Jennifer J. Sloan, 32, of 414 Ashcroft Ave., Cresson was speeding and “carelessly switching lanes” when she slammed her 2012 Nissan Pathfinder into the back of a 2004 Hyundai Accent at 9:29 a.m. on April 3, 2013, according to charges filed by state police.
The driver of the Hyundai, 58-year-old Connie Mae Naylor of Dysart, died an hour later in the UPMC Altoona emergency room from blunt force trauma.
A state police investigation of the accident allegedly showed Sloan was eastbound on Route 22, moving between the right- and left-hand lanes, at a speed between 81 and 84 mph when she hit Naylor’s car, according to the affidavit of probable cause.
The speed limit on the highway is 65 mph, police noted.
Sloan was driving “at a much higher rate of speed” than Naylor, police said, and after moving into the right lane, came up on Naylor’s car. Sloan “had just slightly” started moving back toward the left lane when the Pathfinder struck the back of the Hyundai, police concluded.
Several witnesses told investigators they saw Sloan was abruptly changing lanes and speeding before the wreck, according to state police.
Sloan now faces charges of felony homicide by vehicle and causing an accident involving injury or death while driving without a license, as well as summary traffic violations of speeding, driving on roadways laned for traffic, careless driving and reckless driving.
“All I remember is the car flipping and then coming to a stop,” Sloan allegedly told a state trooper after the accident. Police said Sloan said she was “probably in the right lane” and didn’t see any cars ahead of her, police noted in the affidavit of probable cause.
Sloan’s attorney, Thomas Dickey, said his client is “very sorry and very saddened” for Naylor’s death in what he called “a very unfortunate accident.”
Dickey said Sloan, who remains free on an unsecured $50,000 bond, hired him ahead of the charges, and when she learned police had sought a warrant for her arrest, she made arrangements to turn herself in.
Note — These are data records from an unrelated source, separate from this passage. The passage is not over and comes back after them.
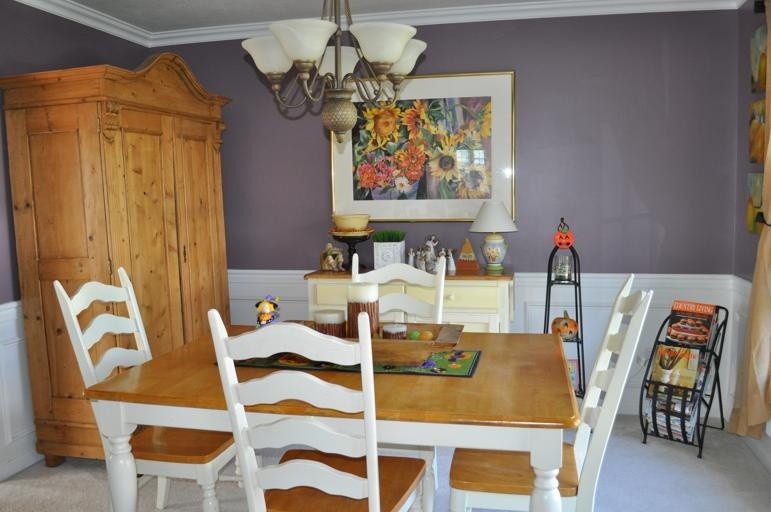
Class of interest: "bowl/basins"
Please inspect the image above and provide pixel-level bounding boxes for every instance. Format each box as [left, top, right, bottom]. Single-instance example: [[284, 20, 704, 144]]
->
[[333, 214, 370, 231]]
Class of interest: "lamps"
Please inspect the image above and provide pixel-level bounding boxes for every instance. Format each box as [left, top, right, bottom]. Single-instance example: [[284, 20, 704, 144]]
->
[[468, 200, 519, 271], [241, 0, 428, 143]]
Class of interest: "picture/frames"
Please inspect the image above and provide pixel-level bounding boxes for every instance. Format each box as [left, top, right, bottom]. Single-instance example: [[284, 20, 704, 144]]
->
[[330, 70, 516, 223]]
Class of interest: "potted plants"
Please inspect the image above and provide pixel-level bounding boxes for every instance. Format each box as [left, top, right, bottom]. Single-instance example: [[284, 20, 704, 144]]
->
[[373, 229, 406, 270]]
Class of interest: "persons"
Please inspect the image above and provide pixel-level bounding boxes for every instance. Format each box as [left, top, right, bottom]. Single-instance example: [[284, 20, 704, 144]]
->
[[252, 295, 280, 329], [320, 234, 457, 277]]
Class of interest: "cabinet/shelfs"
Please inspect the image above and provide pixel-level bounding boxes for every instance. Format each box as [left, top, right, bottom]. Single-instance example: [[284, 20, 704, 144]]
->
[[3, 50, 231, 469]]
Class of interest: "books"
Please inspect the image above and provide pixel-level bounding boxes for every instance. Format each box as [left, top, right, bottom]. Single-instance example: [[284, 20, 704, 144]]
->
[[645, 298, 720, 442]]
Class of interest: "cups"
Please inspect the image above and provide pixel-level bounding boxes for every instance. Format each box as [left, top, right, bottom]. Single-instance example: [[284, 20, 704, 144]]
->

“Obviously, we contest the accusations,” Dickey said, adding that he will be hiring an accident reconstructionist to refute the state police’s findings.
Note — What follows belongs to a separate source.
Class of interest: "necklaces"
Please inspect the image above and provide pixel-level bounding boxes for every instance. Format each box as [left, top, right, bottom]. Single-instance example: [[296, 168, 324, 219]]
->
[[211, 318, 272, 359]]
Dickey added that, in an accident investigation, determining the speed of vehicles involved making “a guess, an estimate,” and he denied the accident rises to the level of a crime because police will have to show Sloan, whose preliminary hearing is slated for April 10, acted with recklessness and gross negligence.
“My client thoroughly denies she was traveling at that high rate of speed,” Dickey said.
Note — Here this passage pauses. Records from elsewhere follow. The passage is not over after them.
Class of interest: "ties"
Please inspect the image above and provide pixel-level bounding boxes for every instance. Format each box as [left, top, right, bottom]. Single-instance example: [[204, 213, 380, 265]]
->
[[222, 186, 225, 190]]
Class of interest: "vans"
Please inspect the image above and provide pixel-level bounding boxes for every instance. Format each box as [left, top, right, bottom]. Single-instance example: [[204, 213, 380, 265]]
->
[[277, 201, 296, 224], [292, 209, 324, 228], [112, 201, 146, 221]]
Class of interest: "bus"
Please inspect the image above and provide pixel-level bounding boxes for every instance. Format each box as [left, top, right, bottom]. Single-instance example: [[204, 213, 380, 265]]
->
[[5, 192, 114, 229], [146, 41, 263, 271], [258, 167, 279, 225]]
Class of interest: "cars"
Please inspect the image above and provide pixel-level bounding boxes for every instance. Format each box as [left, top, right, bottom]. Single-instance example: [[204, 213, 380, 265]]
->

Naylor’s death was devastating to the family, her two sons said this week.
“She was just a fun-loving person,” said son Jody Gibbons, 39, of Emeigh. “She loved everyone, forgave everyone and loved God.”
Naylor had just left work at the Women’s Help Center Inc. in Johnstown that morning and was on her way to Altoona to shop, Jody Gibbons said.
He said after Naylor retired from Laurel Crest Care Center in Ebensburg after 29 years, she landed “her dream job,” one where she could counsel women dealing with domestic violence. She would help women find a place to live and often go out and buy whatever they needed for their new apartments out of her own pocket.
Naylor also initiated Cambria County’s National Day of Prayer ceremony at the courthouse, and through her church’s women’s group counseled inmates in state prison.
“She was just a loving person,” Jody Gibbons said.
Jed Gibbons, 35, of Northern Cambria, described “the best woman you’d ever want to meet,” who couldn’t just sit around and lived to help people.
“My mom, she was like our best friend,” said Jed Gibbons, who has two boys of his own, ages 9 and 13. Naylor went hunting and fishing with her sons and looked forward to being there to do the same with her grandsons. In the fall of October 2012, while they were bow hunting in Kansas, Naylor remarked how she couldn’t wait until her youngest grandson shot his first deer. Just this past deer season, her grandson did that just that, and she missed it, Jed Gibbons said.
“She took a lot away from us – Jennifer Sloan,” Jed Gibbons said, adding that he hopes that after the case concludes it will help the family move on. Although nothing will bring his mother back, Jed Gibbons said he would like to see Sloan pay for her actions.
Jed Gibbons said the family has not ever heard from Sloan, and he said all that he and his brother want is a simple gesture – for her to visit the cemetery and place flowers on their mother’s grave.
“The loss of our mother was tragic for everyone,” said Jed Gibbons. “We hope that justice is served and Jennifer pays the consequences. The Christian my mom was, I believe she would have forgiven her. But me, the son, doesn’t.”